3. Writing a policy nobody reads. A 40-page AUP is worse than a 2-page one because compliance by avoidance is not compliance. Keep the tone conversational. Put one example per rule. Link out to deeper resources if someone wants them.
4. Forgetting the employee side. Your team is a data subject under GDPR. They have a right to know what AI touches their work, and especially what AI evaluates them. Employee trust in AI is not just nice-to-have; it becomes a GDPR + AI Act obligation the moment you use AI in performance reviews, scheduling, or disciplinary context.
5. Mistaking the 2027 deadline for a breather. August 2026 is the date that hits recruiters, HR tech users, and credit-adjacent businesses. If your AI does anything with hiring decisions, that is your deadline, not 2027. The full AI adoption change management plan covers how to sequence governance work so you are not building documents in a panic the week before.
The synthetic compliance
trap
The worst compliance outcome is not having no documents. It is having documents that look polished but describe a process nobody actually follows. Authorities check whether your register matches your real tool usage, whether your AUP matches what people do on a Tuesday afternoon, whether disclosure notices actually appear in customer flows. If the paperwork says one thing and your reality says another, the paperwork makes things worse.

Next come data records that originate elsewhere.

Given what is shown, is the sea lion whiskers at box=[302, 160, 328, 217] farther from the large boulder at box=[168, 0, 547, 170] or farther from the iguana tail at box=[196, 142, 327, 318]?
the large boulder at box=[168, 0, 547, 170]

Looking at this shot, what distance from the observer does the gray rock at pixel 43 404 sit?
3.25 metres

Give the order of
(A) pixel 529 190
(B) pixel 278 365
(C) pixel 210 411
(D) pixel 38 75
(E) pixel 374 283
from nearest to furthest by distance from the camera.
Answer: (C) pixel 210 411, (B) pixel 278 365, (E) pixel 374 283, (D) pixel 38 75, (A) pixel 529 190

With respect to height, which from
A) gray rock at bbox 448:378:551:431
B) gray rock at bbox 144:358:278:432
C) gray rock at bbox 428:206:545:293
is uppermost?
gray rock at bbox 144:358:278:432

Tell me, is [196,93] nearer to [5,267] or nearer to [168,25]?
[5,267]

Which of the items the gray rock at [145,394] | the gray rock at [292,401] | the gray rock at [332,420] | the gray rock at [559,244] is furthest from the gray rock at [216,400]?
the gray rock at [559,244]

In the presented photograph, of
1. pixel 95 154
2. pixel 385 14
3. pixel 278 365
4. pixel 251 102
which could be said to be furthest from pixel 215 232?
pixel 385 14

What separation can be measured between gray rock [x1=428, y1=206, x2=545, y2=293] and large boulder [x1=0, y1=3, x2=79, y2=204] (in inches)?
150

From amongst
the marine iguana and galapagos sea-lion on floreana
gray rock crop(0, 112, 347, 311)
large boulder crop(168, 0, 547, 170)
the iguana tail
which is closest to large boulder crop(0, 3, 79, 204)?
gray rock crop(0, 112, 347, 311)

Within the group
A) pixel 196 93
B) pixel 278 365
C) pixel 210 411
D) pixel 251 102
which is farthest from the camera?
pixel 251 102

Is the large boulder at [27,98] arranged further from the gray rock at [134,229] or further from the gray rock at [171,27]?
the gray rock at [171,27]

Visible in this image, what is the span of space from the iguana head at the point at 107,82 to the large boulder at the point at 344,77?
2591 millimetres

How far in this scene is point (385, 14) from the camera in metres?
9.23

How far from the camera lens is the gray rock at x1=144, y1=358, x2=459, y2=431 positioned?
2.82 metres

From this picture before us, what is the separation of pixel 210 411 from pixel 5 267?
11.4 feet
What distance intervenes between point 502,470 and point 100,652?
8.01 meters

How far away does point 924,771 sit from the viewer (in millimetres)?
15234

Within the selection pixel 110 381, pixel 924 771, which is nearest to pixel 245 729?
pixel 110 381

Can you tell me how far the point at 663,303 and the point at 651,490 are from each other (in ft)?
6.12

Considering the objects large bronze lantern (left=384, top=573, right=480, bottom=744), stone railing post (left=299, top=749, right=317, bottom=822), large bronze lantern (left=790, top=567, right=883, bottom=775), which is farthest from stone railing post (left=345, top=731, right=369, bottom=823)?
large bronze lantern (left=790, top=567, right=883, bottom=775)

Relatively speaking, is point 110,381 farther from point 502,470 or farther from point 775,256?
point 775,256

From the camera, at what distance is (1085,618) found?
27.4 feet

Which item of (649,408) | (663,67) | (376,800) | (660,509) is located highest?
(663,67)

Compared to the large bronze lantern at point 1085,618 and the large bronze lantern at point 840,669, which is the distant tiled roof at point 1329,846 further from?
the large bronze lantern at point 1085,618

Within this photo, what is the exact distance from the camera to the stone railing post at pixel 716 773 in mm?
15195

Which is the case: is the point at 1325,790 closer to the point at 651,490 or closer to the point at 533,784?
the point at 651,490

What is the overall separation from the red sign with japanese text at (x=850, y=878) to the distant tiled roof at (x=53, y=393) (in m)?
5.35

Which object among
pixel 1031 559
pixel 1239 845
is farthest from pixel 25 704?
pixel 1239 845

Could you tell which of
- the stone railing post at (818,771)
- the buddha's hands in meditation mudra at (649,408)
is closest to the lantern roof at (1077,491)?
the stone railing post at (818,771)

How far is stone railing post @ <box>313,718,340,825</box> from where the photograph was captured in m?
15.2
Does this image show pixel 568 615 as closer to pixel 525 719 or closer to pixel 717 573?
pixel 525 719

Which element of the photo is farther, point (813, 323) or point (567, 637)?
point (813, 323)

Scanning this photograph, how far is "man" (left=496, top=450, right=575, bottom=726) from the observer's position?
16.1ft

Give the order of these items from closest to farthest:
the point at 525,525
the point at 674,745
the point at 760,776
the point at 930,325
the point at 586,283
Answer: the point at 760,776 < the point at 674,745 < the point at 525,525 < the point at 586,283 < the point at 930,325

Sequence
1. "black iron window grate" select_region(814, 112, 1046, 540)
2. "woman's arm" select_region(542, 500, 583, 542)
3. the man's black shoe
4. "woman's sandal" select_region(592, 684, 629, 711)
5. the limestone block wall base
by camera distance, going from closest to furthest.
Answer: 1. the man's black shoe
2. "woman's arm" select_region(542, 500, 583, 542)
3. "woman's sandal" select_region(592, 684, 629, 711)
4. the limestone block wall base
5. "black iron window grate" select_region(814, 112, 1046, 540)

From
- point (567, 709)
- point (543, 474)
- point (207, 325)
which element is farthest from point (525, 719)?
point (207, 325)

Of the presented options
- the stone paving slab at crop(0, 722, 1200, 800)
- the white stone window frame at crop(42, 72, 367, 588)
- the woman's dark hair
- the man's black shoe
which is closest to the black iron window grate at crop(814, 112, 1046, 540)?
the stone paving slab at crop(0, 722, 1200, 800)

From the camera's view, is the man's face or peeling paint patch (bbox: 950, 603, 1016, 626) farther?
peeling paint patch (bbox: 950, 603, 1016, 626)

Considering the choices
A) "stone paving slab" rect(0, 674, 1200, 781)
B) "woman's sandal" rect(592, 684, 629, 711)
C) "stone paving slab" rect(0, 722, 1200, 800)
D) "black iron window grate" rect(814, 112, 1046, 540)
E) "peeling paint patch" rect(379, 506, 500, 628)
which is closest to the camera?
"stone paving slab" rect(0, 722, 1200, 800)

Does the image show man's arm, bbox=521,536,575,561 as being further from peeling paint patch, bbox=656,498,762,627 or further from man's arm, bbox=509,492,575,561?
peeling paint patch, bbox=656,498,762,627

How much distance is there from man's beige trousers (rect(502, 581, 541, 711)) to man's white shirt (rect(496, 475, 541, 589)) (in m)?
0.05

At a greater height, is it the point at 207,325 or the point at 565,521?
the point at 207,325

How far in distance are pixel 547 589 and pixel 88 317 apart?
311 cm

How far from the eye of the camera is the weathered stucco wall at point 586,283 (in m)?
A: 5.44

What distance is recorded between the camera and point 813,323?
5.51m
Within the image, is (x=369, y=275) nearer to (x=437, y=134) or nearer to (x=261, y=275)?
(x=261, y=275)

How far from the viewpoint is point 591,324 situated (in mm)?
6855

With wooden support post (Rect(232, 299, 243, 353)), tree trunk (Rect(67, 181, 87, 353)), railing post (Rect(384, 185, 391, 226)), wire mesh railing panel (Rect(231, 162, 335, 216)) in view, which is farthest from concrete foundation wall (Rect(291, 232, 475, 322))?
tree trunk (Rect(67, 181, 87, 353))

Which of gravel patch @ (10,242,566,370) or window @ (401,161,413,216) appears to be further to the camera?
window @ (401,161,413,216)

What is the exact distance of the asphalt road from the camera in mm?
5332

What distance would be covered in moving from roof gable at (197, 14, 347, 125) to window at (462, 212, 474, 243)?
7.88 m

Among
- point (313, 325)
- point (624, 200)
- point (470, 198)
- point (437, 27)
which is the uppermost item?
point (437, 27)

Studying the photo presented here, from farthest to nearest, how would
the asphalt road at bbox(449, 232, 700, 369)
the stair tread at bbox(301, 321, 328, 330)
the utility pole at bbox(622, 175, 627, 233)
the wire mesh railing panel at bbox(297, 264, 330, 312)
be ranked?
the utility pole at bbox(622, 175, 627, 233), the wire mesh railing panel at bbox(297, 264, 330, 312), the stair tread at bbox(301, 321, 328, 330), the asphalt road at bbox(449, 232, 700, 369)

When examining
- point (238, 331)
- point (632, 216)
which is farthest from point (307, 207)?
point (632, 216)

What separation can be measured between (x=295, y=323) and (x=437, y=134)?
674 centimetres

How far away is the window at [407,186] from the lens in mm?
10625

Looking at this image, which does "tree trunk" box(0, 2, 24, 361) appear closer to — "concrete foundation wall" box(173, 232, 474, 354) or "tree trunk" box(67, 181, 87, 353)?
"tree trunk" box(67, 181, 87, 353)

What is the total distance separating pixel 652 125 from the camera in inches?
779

Start with a readiness assessment
Before you write the documents, map what you actually need. The AI readiness assessment tells you your deployer duties, which tier your current AI uses fall into, and the fastest path to each of the 5 documents.
AI Act compliance for a small business is a living practice, not a one-off project. The five documents are the floor. The culture of updating them is what turns floor into foundation. For a deeper look at the embedded-workflow pattern these documents support, see our companion guide on how small businesses actually use AI.
AI Act SMB compliance in 5 bullets
- You are likely a deployer. That triggers transparency, documentation, and human-oversight duties, scaled to your size.
- August 2026 is when high-risk obligations apply. Recruiting AI, credit AI, worker evaluation AI all fall in this tier.
- 5 documents cover 80% of SMB duties: AUP, AI register, DPIA-lite, disclosure notices, vendor log.
- Size the documents for your team: 2 to 4 pages each, not 40. Keep them readable in 5 minutes.
- Quarterly review beats one-off perfection. Schedule it, keep it short, actually do it.